## Tugas yang diberikan A
Dalam kutipan teks tentang angkutan barang perkotaan, peraturan pemerintah mana yang disebut perlu diimplementasikan untuk keterpaduan antar moda?
## Tugas yang diberikan B
Tulis ulang kata demi kata seluruh bagian kutipan teks tentang angkutan barang perkotaan, mulai dari "Prioritas 4 –" terus ke bawah sampai "tradisional di Indonesia.".

## Kutipan teks
Untuk keterpaduan antar moda ini diperlukan adanya implementasi Peraturan Pemerintah (PP) 8/2011, dimana implementasi dari PP ini perlu mendapatkan prioritas yang lebih jelas termasuk pada pembentukan institusi dan regulasinya.

Prioritas 4 – Peran Kendaraan Tidak Bermotor dalam Pengiriman Barang
Untuk pengiriman barang di dalam area perumahan dan area pasar tradisional, dapat dilakukan dengan menggunakan kendaraan tidak bermotor, seperti gerobak dan becak ataupun jalan kaki, yang mana bentuk distribusi pengiriman barang seperti ini merupakan bentuk pengiriman barang tradisional di Indonesia.
Penggunaan kendaraan tidak bermotor sebagai angkutan distribusi barang (seperti, sayuran dan daging) dari “Pasar Induk” ke perurmahan-perumahan merupakan bentuk distribusi yang umum di kota-kota di Indonesia, yang mana distribusi barang dilakukan oleh gerobak dorong dan becak.

Prioritas 5 – Truk Bergandar Banyak “MultiAxle”
Jenis truk bergandar banyak digunakan untuk mendapatkan efisiensi yang lebih, dalam pergerakan distribusi pengangkutan barang, dan juga untuk meminimalisir kerusakan jalan serta untuk menghemat pembayaran tol.
Dibawah ini merupakan karakteristik operasi pengangkutan barang diperkotaan secara berkelanjutan, yang ditinjau dari berbagai sudut pandang yang berbeda, yang bertujuan untuk meningkatkan kapasitas kiriman barang, meningkatkan jumlah barang yang akan dikirim untuk setiap pengirimannya, serta meningkatkan tingkat utilitas/kegunaan pada kendaraan.

## Baris yang ditampilkan
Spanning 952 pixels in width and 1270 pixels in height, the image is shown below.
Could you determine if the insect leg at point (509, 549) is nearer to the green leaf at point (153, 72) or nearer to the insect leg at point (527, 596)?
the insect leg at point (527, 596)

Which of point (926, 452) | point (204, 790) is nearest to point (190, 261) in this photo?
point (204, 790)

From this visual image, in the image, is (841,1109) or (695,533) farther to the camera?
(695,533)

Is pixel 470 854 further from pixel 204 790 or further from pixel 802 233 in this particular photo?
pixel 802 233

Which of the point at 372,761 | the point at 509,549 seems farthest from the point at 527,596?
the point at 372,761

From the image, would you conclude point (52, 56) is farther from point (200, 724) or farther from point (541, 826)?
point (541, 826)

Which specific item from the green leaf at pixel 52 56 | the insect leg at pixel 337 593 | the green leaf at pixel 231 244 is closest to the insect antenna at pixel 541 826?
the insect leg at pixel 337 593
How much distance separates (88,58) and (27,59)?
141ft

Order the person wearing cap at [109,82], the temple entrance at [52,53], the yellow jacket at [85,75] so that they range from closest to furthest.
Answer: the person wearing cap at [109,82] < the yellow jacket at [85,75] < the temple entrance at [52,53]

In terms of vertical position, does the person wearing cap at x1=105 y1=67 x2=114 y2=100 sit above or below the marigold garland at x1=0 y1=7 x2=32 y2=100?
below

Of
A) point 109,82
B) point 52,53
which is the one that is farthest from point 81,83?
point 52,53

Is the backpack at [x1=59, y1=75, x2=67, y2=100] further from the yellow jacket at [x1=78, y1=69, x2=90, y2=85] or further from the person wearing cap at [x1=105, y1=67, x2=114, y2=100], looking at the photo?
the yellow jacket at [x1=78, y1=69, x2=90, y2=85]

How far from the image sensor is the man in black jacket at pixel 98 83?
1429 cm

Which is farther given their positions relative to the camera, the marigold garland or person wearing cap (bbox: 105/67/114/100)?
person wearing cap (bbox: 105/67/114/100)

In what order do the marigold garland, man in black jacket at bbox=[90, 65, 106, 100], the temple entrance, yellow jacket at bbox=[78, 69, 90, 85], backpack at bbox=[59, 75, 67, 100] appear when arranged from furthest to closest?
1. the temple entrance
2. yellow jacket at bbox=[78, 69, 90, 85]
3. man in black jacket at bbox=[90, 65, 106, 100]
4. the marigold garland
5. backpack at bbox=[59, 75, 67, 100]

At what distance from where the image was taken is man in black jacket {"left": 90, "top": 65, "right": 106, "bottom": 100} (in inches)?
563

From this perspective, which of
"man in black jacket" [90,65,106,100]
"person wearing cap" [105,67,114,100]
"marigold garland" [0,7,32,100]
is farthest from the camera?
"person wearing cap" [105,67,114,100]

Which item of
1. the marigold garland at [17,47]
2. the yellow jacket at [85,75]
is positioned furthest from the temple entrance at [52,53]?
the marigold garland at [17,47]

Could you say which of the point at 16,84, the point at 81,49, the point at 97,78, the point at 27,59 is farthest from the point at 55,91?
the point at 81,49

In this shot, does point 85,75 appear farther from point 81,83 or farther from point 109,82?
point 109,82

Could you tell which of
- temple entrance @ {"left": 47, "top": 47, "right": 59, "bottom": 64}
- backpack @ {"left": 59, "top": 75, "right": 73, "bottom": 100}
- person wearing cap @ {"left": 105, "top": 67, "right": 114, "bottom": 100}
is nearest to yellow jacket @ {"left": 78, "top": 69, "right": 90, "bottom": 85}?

## Hasil tugas A
Peraturan Pemerintah (PP) 8/2011.

## Hasil tugas B
Prioritas 4 – Peran Kendaraan Tidak Bermotor dalam Pengiriman Barang
Untuk pengiriman barang di dalam area perumahan dan area pasar tradisional, dapat dilakukan dengan menggunakan kendaraan tidak bermotor, seperti gerobak dan becak ataupun jalan kaki, yang mana bentuk distribusi pengiriman barang seperti ini merupakan bentuk pengiriman barang tradisional di Indonesia.